Spatial question data rows:

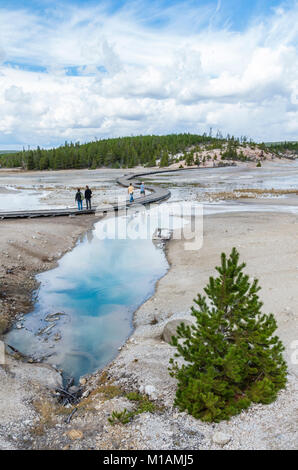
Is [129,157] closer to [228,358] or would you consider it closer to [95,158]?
[95,158]

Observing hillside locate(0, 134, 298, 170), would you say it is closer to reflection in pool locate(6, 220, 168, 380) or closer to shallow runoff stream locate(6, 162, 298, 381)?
shallow runoff stream locate(6, 162, 298, 381)

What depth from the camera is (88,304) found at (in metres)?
13.2

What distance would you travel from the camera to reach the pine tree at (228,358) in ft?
20.0

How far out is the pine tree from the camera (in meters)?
6.10

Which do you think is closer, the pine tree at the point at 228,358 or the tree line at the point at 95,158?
the pine tree at the point at 228,358

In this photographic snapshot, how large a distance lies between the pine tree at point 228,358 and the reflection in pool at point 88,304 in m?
3.84

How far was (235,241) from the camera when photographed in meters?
19.0

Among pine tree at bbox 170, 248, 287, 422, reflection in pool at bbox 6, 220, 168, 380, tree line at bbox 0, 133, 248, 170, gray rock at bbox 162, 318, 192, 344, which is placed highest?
tree line at bbox 0, 133, 248, 170

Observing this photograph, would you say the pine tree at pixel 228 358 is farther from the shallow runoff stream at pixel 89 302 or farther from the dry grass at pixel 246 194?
the dry grass at pixel 246 194

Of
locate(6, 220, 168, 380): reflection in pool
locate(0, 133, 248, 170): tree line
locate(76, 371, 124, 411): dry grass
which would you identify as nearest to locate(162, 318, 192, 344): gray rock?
locate(6, 220, 168, 380): reflection in pool

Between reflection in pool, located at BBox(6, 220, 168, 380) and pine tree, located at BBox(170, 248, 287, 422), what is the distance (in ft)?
12.6

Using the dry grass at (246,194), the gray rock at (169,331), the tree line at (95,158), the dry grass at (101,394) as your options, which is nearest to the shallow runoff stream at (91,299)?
the dry grass at (101,394)
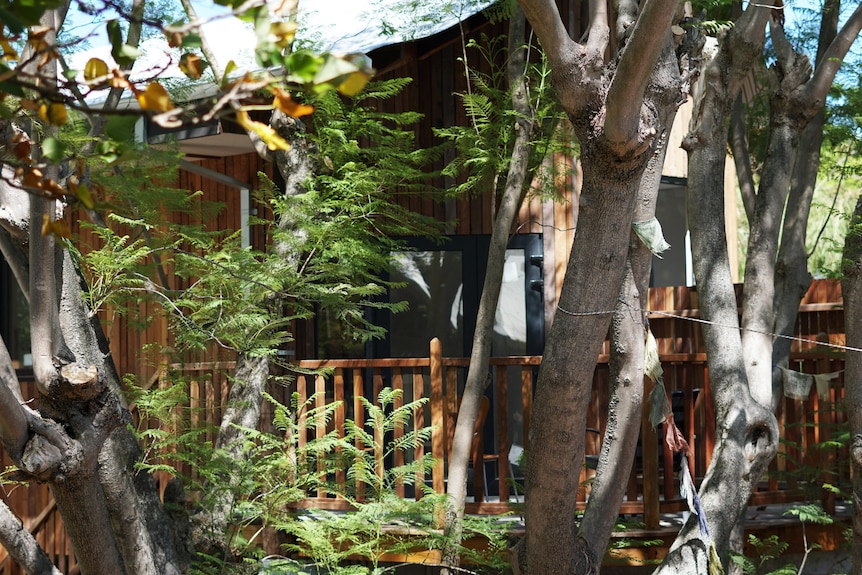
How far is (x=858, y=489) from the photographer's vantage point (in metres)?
5.80

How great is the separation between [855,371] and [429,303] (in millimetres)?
4006

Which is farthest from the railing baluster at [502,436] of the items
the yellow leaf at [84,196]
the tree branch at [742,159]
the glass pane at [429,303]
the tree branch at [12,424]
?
the yellow leaf at [84,196]

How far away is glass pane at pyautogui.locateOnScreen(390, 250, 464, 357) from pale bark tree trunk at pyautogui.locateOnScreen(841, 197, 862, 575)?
3676 mm

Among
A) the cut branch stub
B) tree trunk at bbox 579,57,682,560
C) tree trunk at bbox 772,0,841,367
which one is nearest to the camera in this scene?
the cut branch stub

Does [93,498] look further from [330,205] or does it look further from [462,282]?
[462,282]

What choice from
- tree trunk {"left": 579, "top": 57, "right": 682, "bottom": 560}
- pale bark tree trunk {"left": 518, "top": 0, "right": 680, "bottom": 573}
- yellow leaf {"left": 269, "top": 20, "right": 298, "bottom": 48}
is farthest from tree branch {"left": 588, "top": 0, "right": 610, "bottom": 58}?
yellow leaf {"left": 269, "top": 20, "right": 298, "bottom": 48}

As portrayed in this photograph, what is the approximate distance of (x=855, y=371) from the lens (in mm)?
→ 5793

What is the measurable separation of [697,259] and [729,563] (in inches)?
73.4

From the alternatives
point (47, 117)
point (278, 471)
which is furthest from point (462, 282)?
point (47, 117)

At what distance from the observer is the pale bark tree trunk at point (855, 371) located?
573 centimetres

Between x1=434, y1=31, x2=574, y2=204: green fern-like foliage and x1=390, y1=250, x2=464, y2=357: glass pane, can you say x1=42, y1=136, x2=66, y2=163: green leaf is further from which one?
x1=390, y1=250, x2=464, y2=357: glass pane

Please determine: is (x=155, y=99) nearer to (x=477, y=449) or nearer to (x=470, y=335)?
(x=477, y=449)

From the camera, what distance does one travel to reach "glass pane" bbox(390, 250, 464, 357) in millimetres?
8648

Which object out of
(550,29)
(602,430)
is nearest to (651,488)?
(602,430)
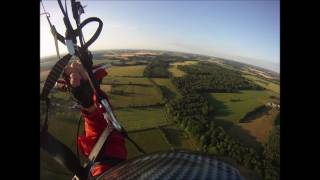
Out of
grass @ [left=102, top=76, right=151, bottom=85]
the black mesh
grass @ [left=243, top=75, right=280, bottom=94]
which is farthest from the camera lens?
A: grass @ [left=243, top=75, right=280, bottom=94]

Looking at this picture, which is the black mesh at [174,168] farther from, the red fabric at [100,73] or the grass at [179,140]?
the red fabric at [100,73]

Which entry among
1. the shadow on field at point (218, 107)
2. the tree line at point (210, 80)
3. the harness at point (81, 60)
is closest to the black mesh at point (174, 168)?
the harness at point (81, 60)

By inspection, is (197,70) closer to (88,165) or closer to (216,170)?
(216,170)

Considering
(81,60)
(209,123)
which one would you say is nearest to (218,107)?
(209,123)

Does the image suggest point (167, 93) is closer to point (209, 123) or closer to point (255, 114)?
point (209, 123)

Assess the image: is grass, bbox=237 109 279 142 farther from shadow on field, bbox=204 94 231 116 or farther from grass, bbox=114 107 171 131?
grass, bbox=114 107 171 131

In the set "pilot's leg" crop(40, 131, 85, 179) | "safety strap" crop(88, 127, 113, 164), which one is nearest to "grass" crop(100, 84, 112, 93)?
"safety strap" crop(88, 127, 113, 164)
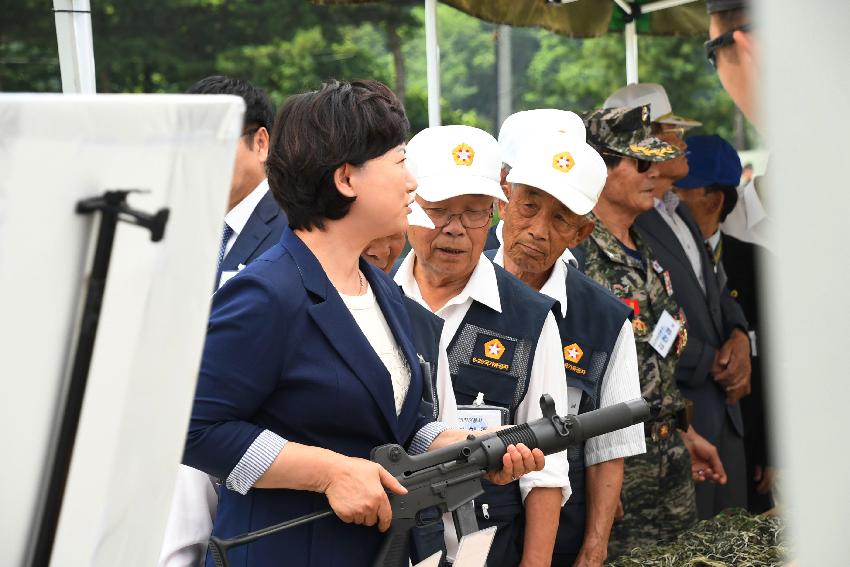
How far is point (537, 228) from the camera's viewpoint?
3.20 meters

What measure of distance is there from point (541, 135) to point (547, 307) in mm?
641

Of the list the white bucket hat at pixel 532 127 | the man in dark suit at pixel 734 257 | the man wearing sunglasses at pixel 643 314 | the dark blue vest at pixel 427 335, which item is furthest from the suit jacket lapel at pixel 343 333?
the man in dark suit at pixel 734 257

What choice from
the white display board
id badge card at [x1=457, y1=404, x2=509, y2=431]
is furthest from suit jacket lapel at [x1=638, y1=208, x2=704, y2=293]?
the white display board

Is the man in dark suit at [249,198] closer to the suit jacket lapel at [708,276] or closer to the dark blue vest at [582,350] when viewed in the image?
Answer: the dark blue vest at [582,350]

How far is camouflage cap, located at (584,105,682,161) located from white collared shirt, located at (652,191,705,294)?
68 cm

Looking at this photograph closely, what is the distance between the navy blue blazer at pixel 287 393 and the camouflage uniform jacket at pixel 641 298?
6.20 ft

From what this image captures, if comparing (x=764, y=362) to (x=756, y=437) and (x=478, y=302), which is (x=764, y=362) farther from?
(x=478, y=302)

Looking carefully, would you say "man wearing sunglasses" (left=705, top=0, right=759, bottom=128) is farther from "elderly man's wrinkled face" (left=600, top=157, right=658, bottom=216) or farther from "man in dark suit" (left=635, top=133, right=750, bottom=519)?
"man in dark suit" (left=635, top=133, right=750, bottom=519)

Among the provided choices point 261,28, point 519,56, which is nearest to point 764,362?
point 261,28

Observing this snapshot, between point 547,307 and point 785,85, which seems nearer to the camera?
point 785,85

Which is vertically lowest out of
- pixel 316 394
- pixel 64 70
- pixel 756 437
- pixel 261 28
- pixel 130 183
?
pixel 756 437

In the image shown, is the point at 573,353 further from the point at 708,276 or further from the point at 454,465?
the point at 708,276

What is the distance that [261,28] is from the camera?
2281 cm

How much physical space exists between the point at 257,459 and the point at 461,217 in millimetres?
1202
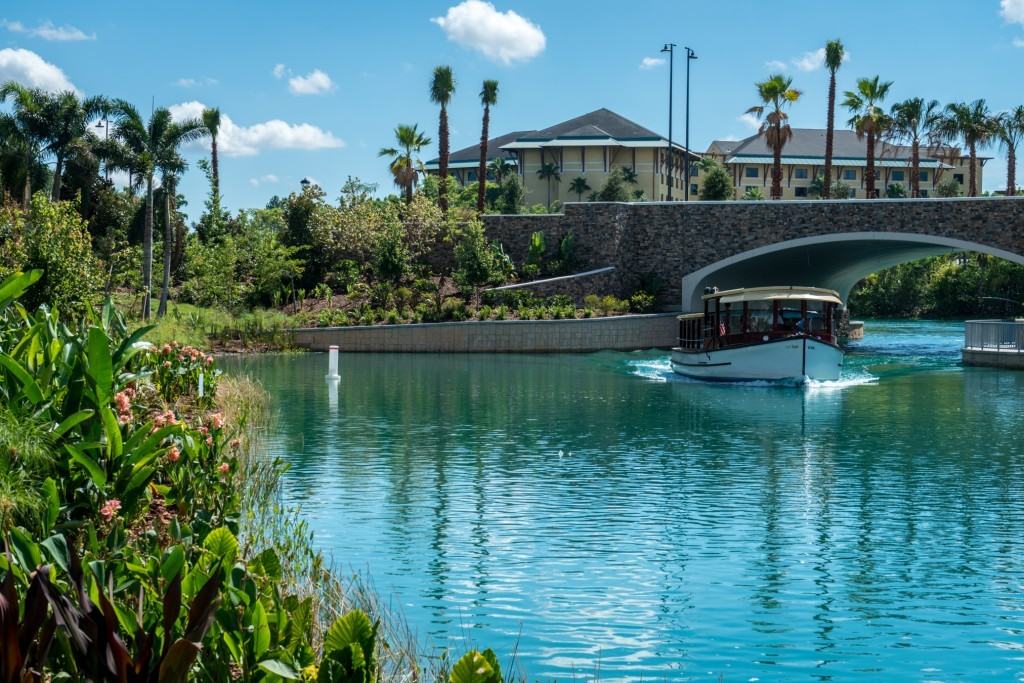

Stated problem:
Extract each line from the rows above that contains the word "runoff".

Complete response:
Observing hillside locate(0, 134, 298, 170), would you say it is closer to reflection in pool locate(6, 220, 168, 380) or closer to shallow runoff stream locate(6, 162, 298, 381)?
shallow runoff stream locate(6, 162, 298, 381)
Observing this photograph, would you say the pine tree at pixel 228 358 is farther from the shallow runoff stream at pixel 89 302 or farther from the dry grass at pixel 246 194?
Using the dry grass at (246,194), the gray rock at (169,331), the tree line at (95,158), the dry grass at (101,394) as your options, which is nearest to the shallow runoff stream at (91,299)?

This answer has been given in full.